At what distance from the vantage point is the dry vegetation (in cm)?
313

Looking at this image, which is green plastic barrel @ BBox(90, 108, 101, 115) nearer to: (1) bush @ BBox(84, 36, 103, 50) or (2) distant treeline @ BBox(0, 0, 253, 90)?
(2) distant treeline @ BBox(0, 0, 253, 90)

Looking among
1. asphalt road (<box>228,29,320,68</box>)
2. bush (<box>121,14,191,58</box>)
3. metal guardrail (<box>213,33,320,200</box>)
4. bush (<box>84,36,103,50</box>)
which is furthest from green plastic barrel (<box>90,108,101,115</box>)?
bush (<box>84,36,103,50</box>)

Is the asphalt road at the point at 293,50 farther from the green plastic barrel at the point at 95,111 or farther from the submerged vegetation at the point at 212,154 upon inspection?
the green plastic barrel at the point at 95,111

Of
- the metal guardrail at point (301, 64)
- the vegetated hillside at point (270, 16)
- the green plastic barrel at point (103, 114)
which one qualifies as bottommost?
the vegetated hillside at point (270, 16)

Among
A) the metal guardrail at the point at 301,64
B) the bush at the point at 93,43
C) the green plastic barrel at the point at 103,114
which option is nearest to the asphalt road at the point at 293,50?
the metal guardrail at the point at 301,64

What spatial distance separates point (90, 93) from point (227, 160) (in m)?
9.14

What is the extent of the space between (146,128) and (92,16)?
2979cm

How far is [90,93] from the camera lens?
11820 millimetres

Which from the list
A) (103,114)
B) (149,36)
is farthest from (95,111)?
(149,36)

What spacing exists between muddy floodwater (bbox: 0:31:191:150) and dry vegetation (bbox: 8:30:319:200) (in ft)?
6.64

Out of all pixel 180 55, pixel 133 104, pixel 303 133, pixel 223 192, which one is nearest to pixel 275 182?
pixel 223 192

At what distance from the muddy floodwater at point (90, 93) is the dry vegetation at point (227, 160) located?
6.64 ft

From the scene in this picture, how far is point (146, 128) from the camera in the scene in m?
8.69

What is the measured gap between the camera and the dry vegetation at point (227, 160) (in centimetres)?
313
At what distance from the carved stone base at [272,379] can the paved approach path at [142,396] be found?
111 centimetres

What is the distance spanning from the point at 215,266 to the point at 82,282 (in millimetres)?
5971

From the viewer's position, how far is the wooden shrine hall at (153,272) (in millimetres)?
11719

**Description of the task:** Copy out all of the data above line for line, keeping every character, number and line break as given.

**Reply:**
At what distance from the vantage point is the dry vegetation (in cm)?
313

Looking at this image, which is green plastic barrel @ BBox(90, 108, 101, 115) nearer to: (1) bush @ BBox(84, 36, 103, 50) or (2) distant treeline @ BBox(0, 0, 253, 90)?
(2) distant treeline @ BBox(0, 0, 253, 90)

Looking among
1. asphalt road (<box>228,29,320,68</box>)
2. bush (<box>121,14,191,58</box>)
3. metal guardrail (<box>213,33,320,200</box>)
4. bush (<box>84,36,103,50</box>)
which is furthest from green plastic barrel (<box>90,108,101,115</box>)?
bush (<box>84,36,103,50</box>)

Is the asphalt road at the point at 293,50 farther from the green plastic barrel at the point at 95,111 or farther from the submerged vegetation at the point at 212,154 upon inspection?
the green plastic barrel at the point at 95,111

Of
- the metal guardrail at point (301, 64)
- the vegetated hillside at point (270, 16)
- the green plastic barrel at point (103, 114)
which one qualifies as bottommost?
the vegetated hillside at point (270, 16)

Among
A) the metal guardrail at the point at 301,64
B) the bush at the point at 93,43
C) the green plastic barrel at the point at 103,114
which option is nearest to the asphalt road at the point at 293,50?
the metal guardrail at the point at 301,64

What spatial distance separates point (90, 93) from point (227, 160) (in m)?
9.14

What is the extent of the space between (146,128) and (92,16)?
2979cm

How far is [90,93] from the camera lens?
11820 millimetres

Which from the list
A) (103,114)
B) (149,36)
is farthest from (95,111)?
(149,36)

What spacing exists between muddy floodwater (bbox: 0:31:191:150) and dry vegetation (bbox: 8:30:319:200) (in ft)?
6.64

Out of all pixel 180 55, pixel 133 104, pixel 303 133, pixel 223 192, which one is nearest to pixel 275 182?
pixel 223 192

At what distance from the muddy floodwater at point (90, 93) is the dry vegetation at point (227, 160) located?
6.64 ft

From the scene in this picture, how far is point (146, 128) from the camera in the scene in m?
8.69

What is the measured gap between the camera and the dry vegetation at point (227, 160) (in centimetres)?
313
At what distance from the carved stone base at [272,379] can the paved approach path at [142,396] be found?
111 centimetres

What is the distance spanning from the point at 215,266 to the point at 82,282 (in millimetres)?
5971

From the viewer's position, how far is the wooden shrine hall at (153,272) (in millimetres)?
11719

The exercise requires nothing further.